Loaders
Document loaders for every major file format, plus the BaseLoader ABC for custom implementations.
BaseLoader
All loaders implement the BaseLoader abstract base class. You can subclass it to add support for custom file formats.
from abc import ABC, abstractmethod
from cognity_ai.models import Document
class BaseLoader(ABC):
@abstractmethod
def load(self, path: str) -> list[Document]: ...
@property
@abstractmethod
def supported_extensions(self) -> list[str]: ...
Load and parse a file at path, returning a list of Document objects. Multi-page formats like PDF return one Document per file (not per page) with a populated page_map.
- path str Absolute or relative path to the source file.
Returns list[Document] — typically one element; some loaders (e.g. ExcelLoader) may return one per sheet.
Returns the list of file extensions this loader handles, each including the leading dot (e.g. [".pdf"]). Used by LoaderFactory to auto-select the correct loader.
Returns list[str]
Document Model
The universal document representation returned by all loaders. Downstream pipeline stages (chunkers, embedders, extractors) operate on this type.
from cognity_ai.models import Document, PageInfo, ImageRef
@dataclass
class Document:
id: str # UUID — auto-generated on load
text: str # Full extracted plain text
metadata: dict # source, title, page_count, author, …
source_path: str # Absolute path to the original file
page_map: list[PageInfo] # Per-page character offsets + headings
image_refs: list[ImageRef] # Embedded image positions in the text
@dataclass
class PageInfo:
page_number: int
char_start: int
char_end: int
headings: list[str]
@dataclass
class ImageRef:
image_id: str # Unique ID within the document
char_offset: int # Position in text where the image is anchored
page_number: int
caption: str # OCR-extracted or explicit caption
| Field | Type | Description |
|---|---|---|
id | str | UUID generated at load time. Stable for the same file path. |
text | str | Full extracted plain text, normalised to UTF-8 with page boundaries marked by \n\n. |
metadata | dict | Loader-specific metadata. Common keys: source, title, author, page_count, created, encoding. |
source_path | str | Absolute path to the original file on disk. |
page_map | list[PageInfo] | One entry per page. Maps page numbers to character offsets in text. |
image_refs | list[ImageRef] | References to embedded images with their text anchor positions and captions. |
Supported Formats
cognity-ai ships loaders for 11 file format families. All are auto-selected by LoaderFactory based on file extension.

[Stored data]
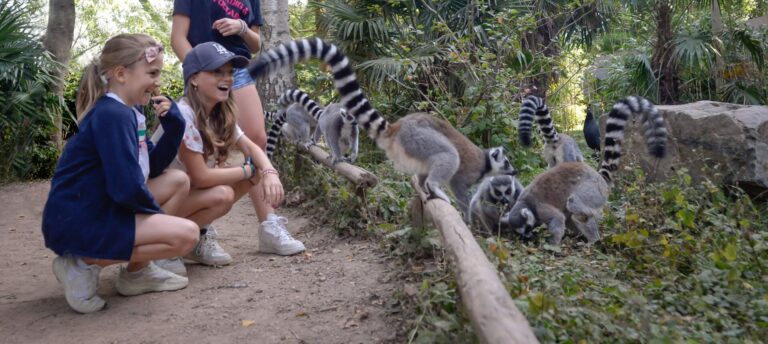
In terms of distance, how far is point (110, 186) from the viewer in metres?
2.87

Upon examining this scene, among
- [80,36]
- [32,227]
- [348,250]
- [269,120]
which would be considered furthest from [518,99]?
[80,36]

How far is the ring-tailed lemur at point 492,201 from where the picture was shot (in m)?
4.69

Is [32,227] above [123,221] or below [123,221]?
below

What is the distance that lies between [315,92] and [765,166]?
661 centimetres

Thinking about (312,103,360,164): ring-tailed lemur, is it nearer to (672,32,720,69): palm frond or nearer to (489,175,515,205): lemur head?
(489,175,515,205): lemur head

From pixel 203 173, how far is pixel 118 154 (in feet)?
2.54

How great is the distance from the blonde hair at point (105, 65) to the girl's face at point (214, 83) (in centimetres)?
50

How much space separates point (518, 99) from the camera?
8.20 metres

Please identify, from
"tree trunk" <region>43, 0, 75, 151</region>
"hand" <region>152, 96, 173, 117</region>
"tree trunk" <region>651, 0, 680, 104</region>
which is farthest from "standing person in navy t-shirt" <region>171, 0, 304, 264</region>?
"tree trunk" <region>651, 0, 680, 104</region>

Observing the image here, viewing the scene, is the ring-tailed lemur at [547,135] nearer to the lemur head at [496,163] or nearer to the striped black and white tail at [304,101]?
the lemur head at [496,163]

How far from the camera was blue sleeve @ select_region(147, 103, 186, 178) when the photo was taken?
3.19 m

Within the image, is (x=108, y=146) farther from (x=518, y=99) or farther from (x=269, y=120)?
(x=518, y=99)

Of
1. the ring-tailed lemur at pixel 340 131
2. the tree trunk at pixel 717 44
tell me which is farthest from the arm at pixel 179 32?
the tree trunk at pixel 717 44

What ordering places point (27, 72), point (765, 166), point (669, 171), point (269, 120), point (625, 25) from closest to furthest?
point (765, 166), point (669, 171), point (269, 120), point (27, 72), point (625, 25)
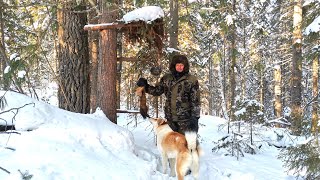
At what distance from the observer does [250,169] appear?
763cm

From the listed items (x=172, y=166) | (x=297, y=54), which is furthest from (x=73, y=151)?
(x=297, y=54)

▶ [Problems]:
1. In the Loaders page, how many Document objects does a multi-page format such as PDF return for one file?
2. Turn the paragraph of the Loaders page that begins "Load and parse a file at path" into a short bulleted list that keeps its main facts.
3. From the Loaders page, reproduce everything from "Returns list[Document] —" down to "the correct loader." word for word.
The rows have no role in this work.

▶ [Results for each task]:
1. One Document per file, not one per page, with a populated page_map.

2.
- Loads and parses the file at path and returns a list of Document objects.
- Multi-page formats such as PDF return one Document per file, not per page.
- That Document comes with a populated page_map.

3.
Returns list[Document] — typically one element; some loaders (e.g. ExcelLoader) may return one per sheet.
Returns the list of file extensions this loader handles, each including the leading dot (e.g. [".pdf"]). Used by LoaderFactory to auto-select the correct loader.